#### 取り組む課題
終活についての文章は、終活に含まれる行動を三種類に分けている。その三種類をすべて、文章の言葉どおりに書き出せ。

#### 文書の抜粋
..........
終活というのは文字通り自分自身が亡くなるということを想定し、自分がいなくなったあとの事務処理方法を遺族に伝えたり、身辺整理をしたりすること全般をさします。

この終活に含まれる行動には大きく三種類があります。

1.遺族のためにやっておくべきこと
2.遺族や関係者のためにやっておいた方が便利なこと
3.本人のためにしておきたいこと

よく誤解されているのが終活とは、遺産相続や自分の持ち物の処分方法、入るお墓の場所や種類などを生前に指定しておく事務的なものということですが、それは実際の終活という活動の中で見るとごく一部です。

遺産相続を、円滑に進めるための「遺言書作成」や、亡くなってから慌てることがないようにしておく不動産などの「名義変更」といった法律に関係するものは上記3つの分類でいくと1の「やっておくべきこと」に該当します。
..........
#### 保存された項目

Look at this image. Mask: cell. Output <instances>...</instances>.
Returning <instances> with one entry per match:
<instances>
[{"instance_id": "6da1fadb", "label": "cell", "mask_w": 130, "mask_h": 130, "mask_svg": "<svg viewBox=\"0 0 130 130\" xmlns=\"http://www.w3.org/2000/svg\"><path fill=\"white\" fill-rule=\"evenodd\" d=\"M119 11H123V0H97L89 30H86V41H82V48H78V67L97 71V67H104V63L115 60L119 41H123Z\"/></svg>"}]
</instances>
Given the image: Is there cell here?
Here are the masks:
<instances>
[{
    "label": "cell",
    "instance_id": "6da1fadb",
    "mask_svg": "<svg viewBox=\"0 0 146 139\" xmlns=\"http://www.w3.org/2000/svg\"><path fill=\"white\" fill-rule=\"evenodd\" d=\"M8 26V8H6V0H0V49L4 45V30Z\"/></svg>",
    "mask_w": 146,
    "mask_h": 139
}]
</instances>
..........
#### 課題の解答
1.遺族のためにやっておくべきこと
2.遺族や関係者のためにやっておいた方が便利なこと
3.本人のためにしておきたいこと